Theya is the world’s simplest Bitcoin self-custody app for whole-coiners (users with >1BTC) who find crypto exchanges risky and hardware wallets overwhelming. We simplify the self-custody UX through our multi-device, multi-sig wallet that users can set up using smartphones, giving you the functionality and convenience of centralized exchanges without sacrificing control and security of hardware wallets.
Vikas, Sriram and Smeet have extensive background in founding and scaling tech companies and crypto platforms over the past 10 years. Founders have been friends for over 15 years.
Vikas was previously the co-founder and CTO of Porter, India’s largest intra-city logistics marketplace that does over $220M in annual revenue. He raised over $150M from Sequoia Capital and Tiger Global during his 7 years at Porter. While studying at Stanford, Vikas founded an ML-driven real estate fund that has invested over $30M.
Sriram has led crypto engineering teams at Robinhood, FalconX and GameStop Blockchain. He built crypto custody infra and led the development of self-custody wallets for Robinhood and GameStop. He started his career at Google and has over 10 years of experience building consumer apps. Sriram graduated with Bachelors in Computer Science from IIT Bombay.
Smeet has led marketing and go-to-market teams at multiple early-stage startups. Prior to Theya, he was the first business hire at Prodigal (YC S18). He started his career at Deutsche Bank and has 8+ years of experience trading macro assets like FX, Bonds, Equities and believes that long Bitcoin is the most important trade of the 2020s.
The protection of your wealth and trust is paramount, which is why we exist. The reality is that centralized crypto platforms like FTX, Celsius, and Voyager have failed to ensure the safety of their users' Bitcoin. More recently, there are renewed concerns about Binance.
As the saying goes, "not your keys, not your Bitcoin" and this is more true now than ever before. Every user who stores Bitcoin on popular crypto exchanges faces severe counterparty risks, including:
Credit Risk: If your crypto exchange was to go bankrupt (like FTX) or suffer a catastrophic event, your Bitcoin stored there is certainly at risk.
Regulatory Risk: Any change in laws or regulations, crypto exchanges may be forced to freeze or confiscate your Bitcoin.
Cybersecurity Risk: While centralized exchanges invest in security measures, they are prime targets for cyber attacks. Successful hackers can steal users’ Bitcoin from hot wallets.
Self-custody hardware wallets are a solution, but they come with their own set of challenges. They have a messy user experience, and users are responsible for managing their own setup, security, and backup keys. Furthermore, they represent a single point of failure. These risks make it crucial to prioritize the protection of your Bitcoin, and we are here to help you do just that.
Our multisig wallet is like a digital safe where you need multiple keys to unlock it. For example, our 2-of-3 multi-sig wallet requires two out of three keys to approve a transaction before the Bitcoin can be spent.

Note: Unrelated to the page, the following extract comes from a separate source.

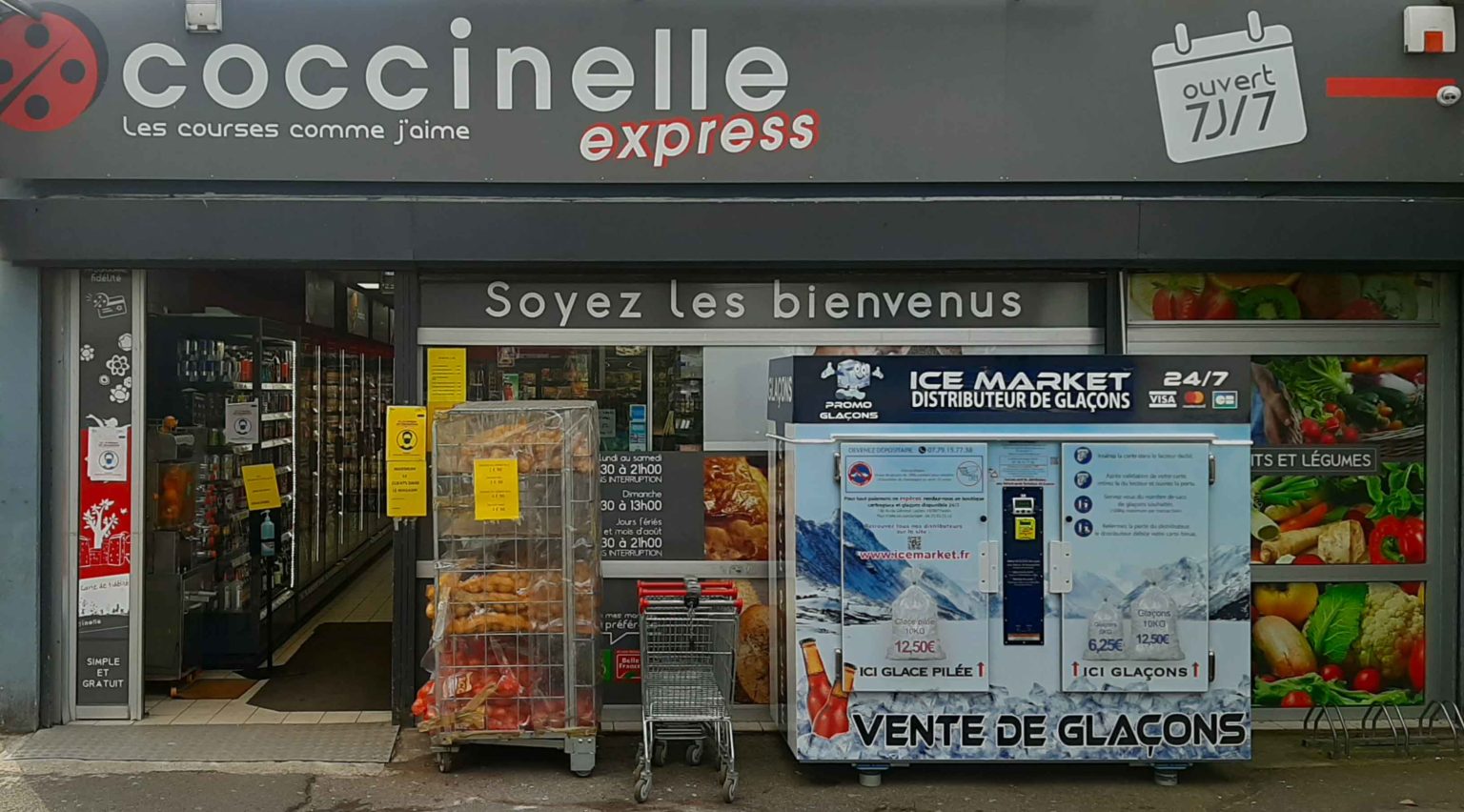 Gla ons carrefour nos distributeurs ICEMARKET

Customers will always hold the two keys necessary to approve transactions. Theya holds the third key that can only be used for recovery if you misplace one of your keys, but it can never be used to transfer funds on its own.

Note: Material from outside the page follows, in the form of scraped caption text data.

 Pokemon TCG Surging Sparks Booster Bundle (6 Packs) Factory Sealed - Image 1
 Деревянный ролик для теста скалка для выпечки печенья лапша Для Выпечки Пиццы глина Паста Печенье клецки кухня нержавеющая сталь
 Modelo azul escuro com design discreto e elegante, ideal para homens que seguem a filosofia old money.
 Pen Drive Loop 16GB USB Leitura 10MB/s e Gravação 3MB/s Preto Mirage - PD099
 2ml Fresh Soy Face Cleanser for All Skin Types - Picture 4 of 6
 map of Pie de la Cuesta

Theya is simplifying the self-custody experience through a mobile-first multisig wallet that families can set up using iPhones and Apple Watches. We also support other devices such as NFC cards, hardware wallets, and more that can be used as your additional keys if desired. We make your Bitcoin resilient to phishing and hacking and you retain control of your Bitcoin wealth even if we fail without notice.